### Passage shown
● ● ● ●

Benjamin Balleret (born 15 January 1983) is a professional tennis player from Monaco. His father, Bernard Balleret, is former tennis player, while his cousin Arthur Rinderknech also plays the sport professionally. Balleret is a member of the Monaco Davis Cup team.

Tennis career

Juniors
As a junior Balleret reached as high as No. 19 in the junior world singles rankings (and No. 29 in doubles) in 2001.

Pro tour
Balleret is best known for his April 2006 fairy tale run to the third round of the Monte Carlo Open, an ATP Masters Series. Entering the tournament, he was ranked 351st in the world and had competed only in challenger tournaments and several Davis Cup matches (he played for the Monegasque team in 2004 and 2005 and compiled a modest record of 4 wins and 5 losses). However, on 16 April 2006, he received a wild card into the qualifying draw of the Monte Carlo Open and won upsets over seeded, far more accomplished players than he including clay court specialist Albert Portas (at the time ranked 106th in the world and seeded 13th in the qualifying draw) as well as U.S. Open and Wimbledon semi-finalist Jonas Björkman (at the time ranked 71st in the world and seeded third in the qualifying draw). These wins earned Balleret a spot in the main draw, and his performance there is what earned him international headlines. He won upsets over Christophe Rochus (at the time ranked 44th in the world) and Sébastien Grosjean (at the time ranked 23rd in the world, number one in France, and seeded thirteenth in the main draw). Balleret's impressive run came to an end in the third round, in which he lost to world number one Roger Federer.

● ● ● ●

### Tasks for this exercise
(1) Please write out the Benjamin Balleret article above, from "Benjamin Balleret (born" up to and including "doubles) in 2001.".
(2) In the Benjamin Balleret article, which player beat Balleret in the third round of the 2006 Monte Carlo Open?

### Supplied material
● ● ● ●

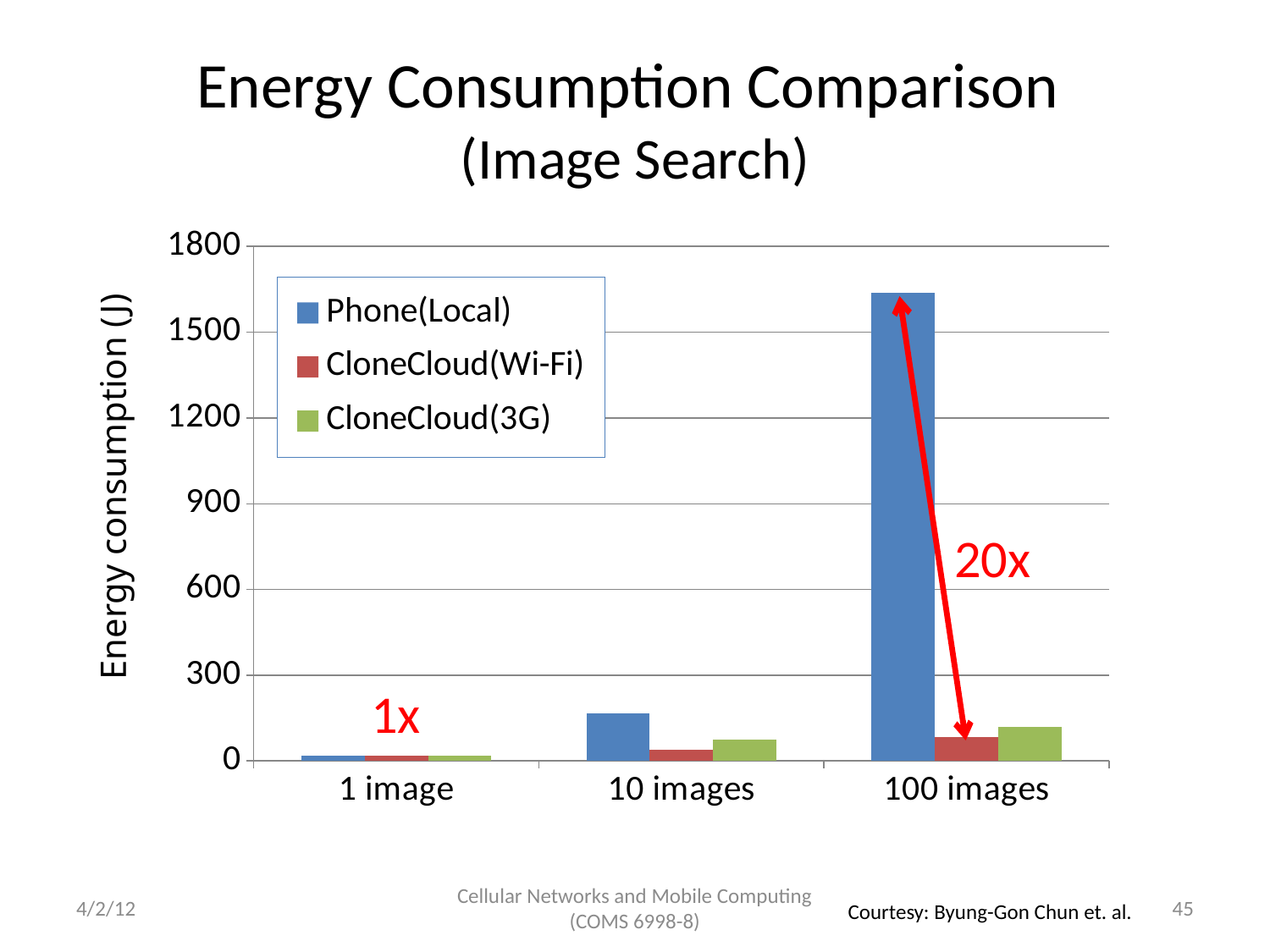
What is the label of the y axis? Energy consumption (J) Does the Phone(Local) energy consumption rise or fall as the number of images increases along the x axis? rise For 100 images, which series has the larger value: CloneCloud(3G) or CloneCloud(Wi-Fi)? CloneCloud(3G) How many series does the legend list? 3 Is the CloneCloud(3G) value for 100 images greater or less than 300? less Is the Phone(Local) value for 10 images greater or less than 300? less Which category has the highest Phone(Local) energy consumption? 100 images What kind of chart is shown on the slide? bar chart For 100 images, which series has the larger value: Phone(Local) or CloneCloud(Wi-Fi)? Phone(Local) Is the Phone(Local) value for 100 images greater or less than 1500? greater Which category has the lowest Phone(Local) energy consumption? 1 image How many categories are shown on the x axis? 3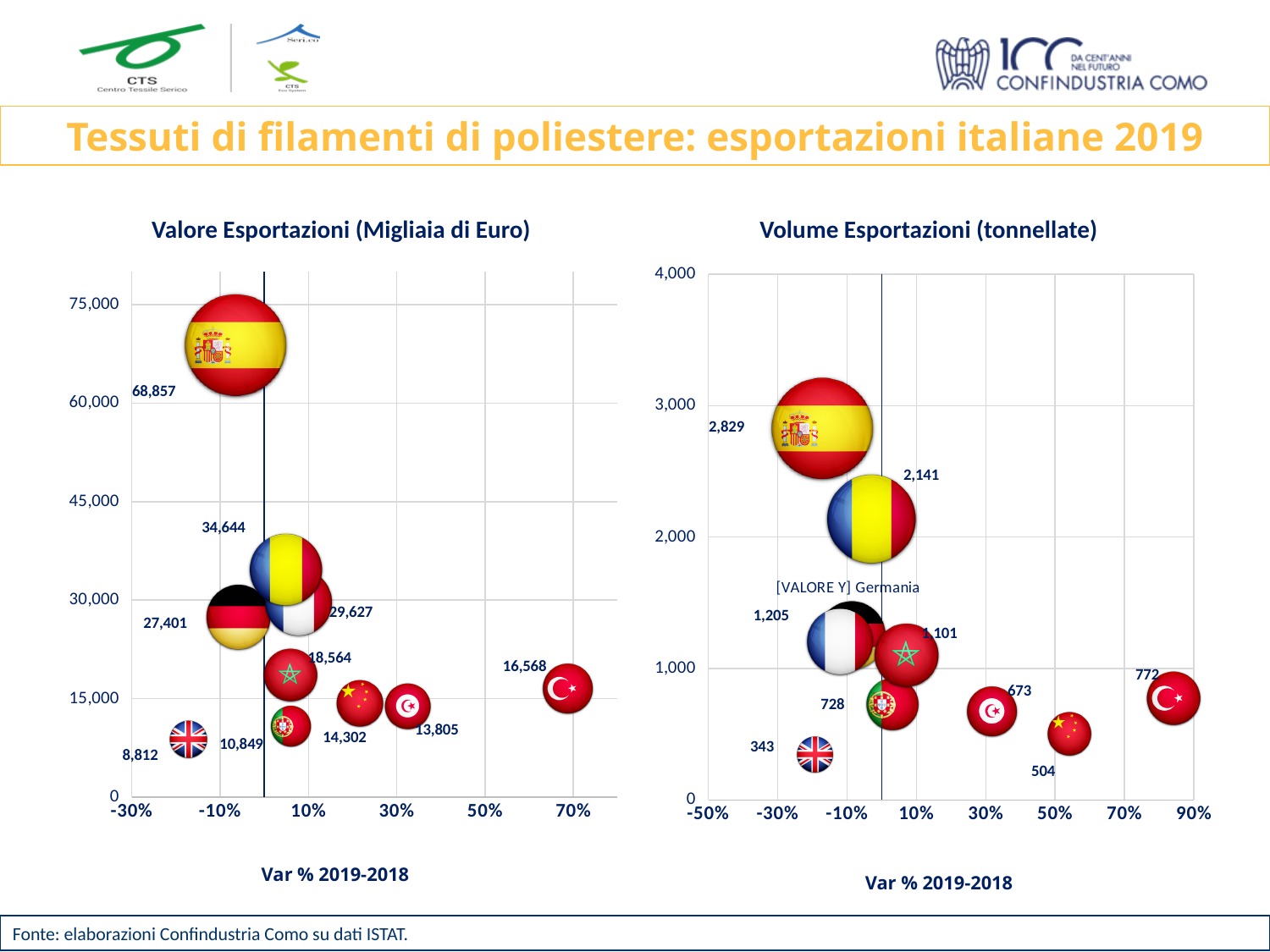
In the 'Valore Esportazioni (Migliaia di Euro)' chart, is the x-axis position of the bubble labeled 16,568 greater or less than 50%? greater In the 'Volume Esportazioni (tonnellate)' chart, what is the lowest value labeled on a bubble? 343 In the 'Volume Esportazioni (tonnellate)' chart, what is the difference between the two largest labeled values, 2,829 and 2,141? 688 In the 'Valore Esportazioni (Migliaia di Euro)' chart, what is the difference between the two largest labeled values, 68,857 and 34,644? 34,213 In the 'Valore Esportazioni (Migliaia di Euro)' chart, what is the lowest value labeled on a bubble? 8,812 In the 'Valore Esportazioni (Migliaia di Euro)' chart, what is the highest value labeled on a bubble? 68,857 How many bubbles are plotted in the 'Valore Esportazioni (Migliaia di Euro)' chart? 10 What kind of chart is used on this slide for both 'Valore Esportazioni' and 'Volume Esportazioni'? Bubble chart How many bubbles are plotted in the 'Volume Esportazioni (tonnellate)' chart? 10 In the 'Volume Esportazioni (tonnellate)' chart, what is the highest value labeled on a bubble? 2,829 What is the title of the chart on the right side of the slide? Volume Esportazioni (tonnellate) What is the x-axis label shown under both charts? Var % 2019-2018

● ● ● ●

### Numbered answers
(1)
Benjamin Balleret (born 15 January 1983) is a professional tennis player from Monaco. His father, Bernard Balleret, is former tennis player, while his cousin Arthur Rinderknech also plays the sport professionally. Balleret is a member of the Monaco Davis Cup team.

Tennis career

Juniors
As a junior Balleret reached as high as No. 19 in the junior world singles rankings (and No. 29 in doubles) in 2001.

(2) Roger Federer, then the world number one.